**What you will do**
Please answer from the BGP convergence thread below: according to the reply, how long can it take for ingress traffic to settle after a transit link goes down?

**Text shown**
:::::

Soliciting your opinions on Internet routing: A survey on BGP convergence
Hi NANOG, We often read that the Internet (i.e. BGP) is "slow to converge". But how slow is it really? Do you care anyway? And can we (researchers) do anything about it? Please help us out to find out by answering our short anonymous survey (<10 minutes). Survey URL: https://goo.gl/forms/JZd2CK0EFpCk0c272 <https://goo.gl/forms/WW7KX5kT45m6UUM82> ** Background: While existing fast-reroute mechanisms enable sub-second convergence upon local outages (planned or not), they do not apply to remote outages happening further away from your AS as their detection and protection mechanisms only work locally. Remote outages therefore mandate a "BGP-only" convergence which tends to be slow, as long streams of BGP UPDATEs (containing up to 100,000s of them) must be propagated router-by-router. Our initial measurements indicate that it can take state-of-the-art BGP routers dozens of seconds to process and propagate these large streams of BGP UPDATEs. During this time, traffic for important destinations can be lost. ** This survey: This survey aims at evaluating the impact of slow BGP convergence on operational practices. We expect the findings to increase the understanding of the perceived BGP convergence in the Internet, which could then help researchers to design better fast-reroute mechanisms. We expect the questionnaire to be filled out by network operators whose job relates to BGP operations. It has a total of 17 questions and should take less 10 minutes to answer. The survey and the collected data are anonymous (so please do *not* include information that may help to identify you or your organization). All questions are optional, so if you don't like a question or don't know the answer, please skip it. A summary of the aggregate results will be published as a part of a scientific article later this year. Thank you so much in advance, and we look forward to read your responses! Laurent Vanbever (ETH Zürich, Switzerland) PS: It goes without saying that we would be also extremely grateful if you could forward this email to any operator you might know who may not read NANOG.
Hello I find that the type of outage that affects our network the most is neither of the two options you describe. As is probably typical for smaller networks, we do not have redundant uplinks to all of our transits. If a transit link goes, for example because we had to reboot a router, traffic is supposed to reroute to the remaining transit links. Internally our network handles this fairly fast for egress traffic. However the problem is the ingress traffic - it can be 5 to 15 minutes before everything has settled down. This is the time before everyone else on the internet has processed that they will have to switch to your alternate transit. The only solution I know of is to have redundant links to all transits. Going forward I will make sure we have this because it is a huge disadvantage not being able to take a router out of service without causing downtime for all users. Not to mention that a router crash or link failure that should have taken seconds at most to reroute, but instead causes at least 5 minutes of unstable internet. Regards, Baldur Den 09/01/2017 kl. 23.56 skrev Laurent Vanbever:
Hi NANOG,
We often read that the Internet (i.e. BGP) is "slow to converge". But how slow is it really? Do you care anyway? And can we (researchers) do anything about it? Please help us out to find out by answering our short anonymous survey (<10 minutes).

:::::

(Data listing)
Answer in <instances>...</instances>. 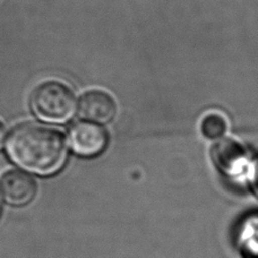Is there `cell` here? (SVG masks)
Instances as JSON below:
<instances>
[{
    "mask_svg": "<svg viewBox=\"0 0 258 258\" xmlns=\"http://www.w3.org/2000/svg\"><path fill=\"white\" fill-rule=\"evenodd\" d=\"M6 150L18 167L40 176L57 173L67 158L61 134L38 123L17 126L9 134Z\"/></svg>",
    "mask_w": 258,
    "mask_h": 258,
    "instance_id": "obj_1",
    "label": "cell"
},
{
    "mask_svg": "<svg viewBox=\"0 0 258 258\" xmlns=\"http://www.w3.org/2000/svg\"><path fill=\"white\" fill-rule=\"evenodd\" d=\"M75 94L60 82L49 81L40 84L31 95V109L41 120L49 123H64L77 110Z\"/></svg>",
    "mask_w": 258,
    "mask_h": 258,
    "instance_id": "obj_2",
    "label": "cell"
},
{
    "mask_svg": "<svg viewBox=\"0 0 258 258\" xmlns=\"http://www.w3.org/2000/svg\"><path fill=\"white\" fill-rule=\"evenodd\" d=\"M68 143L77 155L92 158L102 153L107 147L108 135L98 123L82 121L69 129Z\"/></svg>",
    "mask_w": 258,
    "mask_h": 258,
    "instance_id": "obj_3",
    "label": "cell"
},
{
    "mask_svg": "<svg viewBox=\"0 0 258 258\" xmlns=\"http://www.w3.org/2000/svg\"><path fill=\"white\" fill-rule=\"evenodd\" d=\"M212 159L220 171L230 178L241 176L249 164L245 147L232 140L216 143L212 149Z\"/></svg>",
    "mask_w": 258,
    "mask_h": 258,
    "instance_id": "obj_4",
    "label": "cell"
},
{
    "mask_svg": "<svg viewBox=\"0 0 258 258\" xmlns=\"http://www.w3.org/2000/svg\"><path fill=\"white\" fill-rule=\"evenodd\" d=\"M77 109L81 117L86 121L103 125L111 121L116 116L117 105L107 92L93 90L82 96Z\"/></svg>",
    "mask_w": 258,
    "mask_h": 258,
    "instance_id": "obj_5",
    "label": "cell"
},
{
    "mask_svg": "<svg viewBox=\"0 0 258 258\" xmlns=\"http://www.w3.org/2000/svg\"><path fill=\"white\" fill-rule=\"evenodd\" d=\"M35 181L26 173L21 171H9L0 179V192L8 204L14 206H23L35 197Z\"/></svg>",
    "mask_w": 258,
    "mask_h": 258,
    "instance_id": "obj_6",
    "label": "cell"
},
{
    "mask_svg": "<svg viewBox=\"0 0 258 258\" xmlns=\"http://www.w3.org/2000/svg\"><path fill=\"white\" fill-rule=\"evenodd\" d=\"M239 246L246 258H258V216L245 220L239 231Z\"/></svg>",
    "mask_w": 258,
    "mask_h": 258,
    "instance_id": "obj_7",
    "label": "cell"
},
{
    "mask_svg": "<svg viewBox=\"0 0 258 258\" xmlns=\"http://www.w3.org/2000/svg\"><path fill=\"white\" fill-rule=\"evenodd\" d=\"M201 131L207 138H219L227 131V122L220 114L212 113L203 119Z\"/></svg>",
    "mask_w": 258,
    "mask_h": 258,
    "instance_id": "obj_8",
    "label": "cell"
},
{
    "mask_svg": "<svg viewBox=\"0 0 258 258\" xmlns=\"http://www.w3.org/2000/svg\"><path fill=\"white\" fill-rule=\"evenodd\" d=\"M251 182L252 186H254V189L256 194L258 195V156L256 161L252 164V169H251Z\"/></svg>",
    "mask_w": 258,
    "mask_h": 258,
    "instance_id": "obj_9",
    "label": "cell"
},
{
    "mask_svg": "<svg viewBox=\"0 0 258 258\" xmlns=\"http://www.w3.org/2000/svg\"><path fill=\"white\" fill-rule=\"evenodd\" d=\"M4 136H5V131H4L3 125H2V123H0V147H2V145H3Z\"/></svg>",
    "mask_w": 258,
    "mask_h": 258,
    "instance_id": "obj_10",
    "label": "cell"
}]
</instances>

:::::

**Exercise response**
It can take 5 to 15 minutes.